Thursday November 1, 2012
Digital privacy divide
By NIKI CHEONG
Technology is fuelling the debate over what is public, and what is private.
BARELY a fortnight ago, two people made the headlines both in Malaysia and across the causeway in Singapore. Alvin Tan and Vivian Lee came under the spotlight when their blog, featuring videos of them having sex, gained mainstream attention.
I’m not here to discuss the morality issues of the actions of these two young adults. Many people have already stated their opinions through media channels and online social networks.
The couple also had a chance to respond to critics, making several media appearances and even releasing a Q&A video response.
What is interesting about this incident, from a digital culture perspective, is in the way Lee responded in an interview.
She said: “I see nothing wrong in posting the nude pictures and videos of our sexual relationship on the Internet. It was intended for the world to see how much we love each other.”
Her statement alludes to the very public nature of online platforms, which for many is a major issue of concern when it comes to the use of Internet and social networking sites in particular.
One site that has been heavily criticised for its interpretation of what constitutes public information is Facebook.
This was especially so after its founder and CEO Mark Zuckerberg, in an interview in 2010, defended the site’s move to change the privacy settings of its then 350 million users, suggesting that the current “social norm” is that things are less private.
The evolution of the Internet over the past 15 years facilitated this change. When the World Wide Web caught on back in the mid-90s, people started finding ways to post information about themselves online.
Before that, conversations were already happening via email and bulletin boards. But the Web meant that you could have your own public site and write whatever you wanted on it.
Free sites such as Geocities and Tripod emerged, offering to host personal web pages. Then blogs started becoming all the rage, and Internet users found that they did not need to replace old web pages with new ones.
Blogs would let them add fresh content while at the same time archive all their old information on the very same site.

> [Goal 1]:
In the entries, from the line that contains "From where the" through the line that contains "Answer: (461,495) < (460,281) < (496,253)", inclusive, swap "camera" for "lens" and give those lines back with nothing else changed.
The entries below are unrelated to the article on the digital privacy divide.

> [Records supplied]:
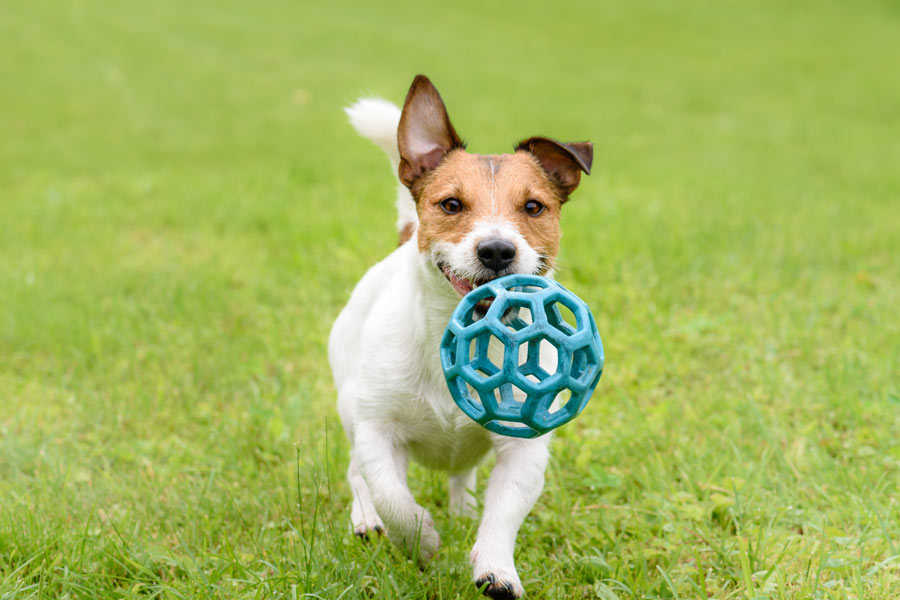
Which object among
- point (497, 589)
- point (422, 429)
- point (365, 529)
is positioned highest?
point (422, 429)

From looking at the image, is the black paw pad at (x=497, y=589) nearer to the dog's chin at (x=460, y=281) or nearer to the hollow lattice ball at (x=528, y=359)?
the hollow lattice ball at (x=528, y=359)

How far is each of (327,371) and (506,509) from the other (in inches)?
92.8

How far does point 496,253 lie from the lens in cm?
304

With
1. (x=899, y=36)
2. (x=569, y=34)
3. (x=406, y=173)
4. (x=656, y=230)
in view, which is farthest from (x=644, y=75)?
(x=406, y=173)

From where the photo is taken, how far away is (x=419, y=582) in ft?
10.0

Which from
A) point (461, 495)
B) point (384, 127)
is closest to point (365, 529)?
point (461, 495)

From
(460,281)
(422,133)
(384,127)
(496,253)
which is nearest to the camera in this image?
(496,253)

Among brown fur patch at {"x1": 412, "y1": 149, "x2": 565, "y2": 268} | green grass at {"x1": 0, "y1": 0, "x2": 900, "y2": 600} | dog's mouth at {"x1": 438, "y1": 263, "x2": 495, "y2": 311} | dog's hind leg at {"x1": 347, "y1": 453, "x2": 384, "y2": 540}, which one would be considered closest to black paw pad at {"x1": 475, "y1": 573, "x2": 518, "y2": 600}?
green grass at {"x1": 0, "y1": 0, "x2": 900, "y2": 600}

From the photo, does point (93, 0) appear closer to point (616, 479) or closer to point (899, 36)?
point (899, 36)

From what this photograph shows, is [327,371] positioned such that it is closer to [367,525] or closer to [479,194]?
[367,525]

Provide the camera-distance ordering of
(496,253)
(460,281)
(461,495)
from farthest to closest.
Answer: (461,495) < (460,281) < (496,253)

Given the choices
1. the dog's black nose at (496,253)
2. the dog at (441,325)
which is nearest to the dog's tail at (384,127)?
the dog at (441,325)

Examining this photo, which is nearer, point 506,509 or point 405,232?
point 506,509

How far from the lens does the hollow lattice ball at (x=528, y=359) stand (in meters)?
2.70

* * *

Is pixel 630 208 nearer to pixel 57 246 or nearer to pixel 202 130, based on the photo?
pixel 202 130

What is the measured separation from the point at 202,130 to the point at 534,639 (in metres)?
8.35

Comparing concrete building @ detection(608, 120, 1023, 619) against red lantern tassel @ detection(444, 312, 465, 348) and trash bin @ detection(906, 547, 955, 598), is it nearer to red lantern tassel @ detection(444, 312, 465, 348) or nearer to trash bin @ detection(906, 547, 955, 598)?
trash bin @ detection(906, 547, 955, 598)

> [Goal 2]:
In the article on the digital privacy divide, how many users did Facebook have when Mark Zuckerberg defended the change to its privacy settings in 2010?

> [Full answer 1]:
From where the photo is taken, how far away is (x=419, y=582) in ft?
10.0

Which from
A) point (461, 495)
B) point (384, 127)
is closest to point (365, 529)?
point (461, 495)

From
(460,281)
(422,133)
(384,127)
(496,253)
which is nearest to the lens in this image?
(496,253)

Among brown fur patch at {"x1": 412, "y1": 149, "x2": 565, "y2": 268} | green grass at {"x1": 0, "y1": 0, "x2": 900, "y2": 600} | dog's mouth at {"x1": 438, "y1": 263, "x2": 495, "y2": 311} | dog's hind leg at {"x1": 347, "y1": 453, "x2": 384, "y2": 540}, which one would be considered closest to black paw pad at {"x1": 475, "y1": 573, "x2": 518, "y2": 600}?
green grass at {"x1": 0, "y1": 0, "x2": 900, "y2": 600}

From the photo, does point (93, 0) appear closer to point (616, 479) or closer to point (899, 36)?
point (899, 36)

From what this photograph shows, is [327,371] positioned such that it is closer to [367,525] or closer to [479,194]?
[367,525]

Provide the lens-distance ordering of
(496,253)
(460,281)
(461,495)
from farthest to closest.
Answer: (461,495) < (460,281) < (496,253)

> [Full answer 2]:
350 million users.